_SUPPLIED ENTRIES_
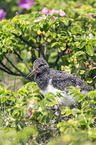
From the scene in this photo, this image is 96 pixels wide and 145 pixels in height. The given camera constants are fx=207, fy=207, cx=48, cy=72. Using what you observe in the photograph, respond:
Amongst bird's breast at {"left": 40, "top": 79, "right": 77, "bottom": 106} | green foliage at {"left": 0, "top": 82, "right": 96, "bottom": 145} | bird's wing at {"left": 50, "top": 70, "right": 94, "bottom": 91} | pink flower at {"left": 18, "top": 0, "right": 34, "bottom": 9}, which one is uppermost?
pink flower at {"left": 18, "top": 0, "right": 34, "bottom": 9}

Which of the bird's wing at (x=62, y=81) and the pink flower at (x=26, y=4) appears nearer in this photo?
the bird's wing at (x=62, y=81)

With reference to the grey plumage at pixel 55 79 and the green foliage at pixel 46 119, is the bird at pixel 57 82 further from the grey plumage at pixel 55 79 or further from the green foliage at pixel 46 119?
the green foliage at pixel 46 119

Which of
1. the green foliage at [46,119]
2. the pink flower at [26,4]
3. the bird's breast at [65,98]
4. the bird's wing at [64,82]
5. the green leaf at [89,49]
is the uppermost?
the pink flower at [26,4]

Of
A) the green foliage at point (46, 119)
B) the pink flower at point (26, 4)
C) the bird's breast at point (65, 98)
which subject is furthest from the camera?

_CHALLENGE_
Transcribe the material word for word, starting at the line that contains "With reference to" and ending at the last line of the material.

_RESULT_
With reference to the grey plumage at pixel 55 79 and the green foliage at pixel 46 119, is the bird at pixel 57 82 further from the grey plumage at pixel 55 79 or further from the green foliage at pixel 46 119?
the green foliage at pixel 46 119

Which of
1. the green foliage at [46,119]
2. the pink flower at [26,4]
3. the bird's breast at [65,98]
4. the bird's wing at [64,82]
5. the green leaf at [89,49]
is the uppermost?
the pink flower at [26,4]

Of
A) the green foliage at point (46, 119)
B) the pink flower at point (26, 4)
C) the bird's breast at point (65, 98)
which subject is furthest from the camera?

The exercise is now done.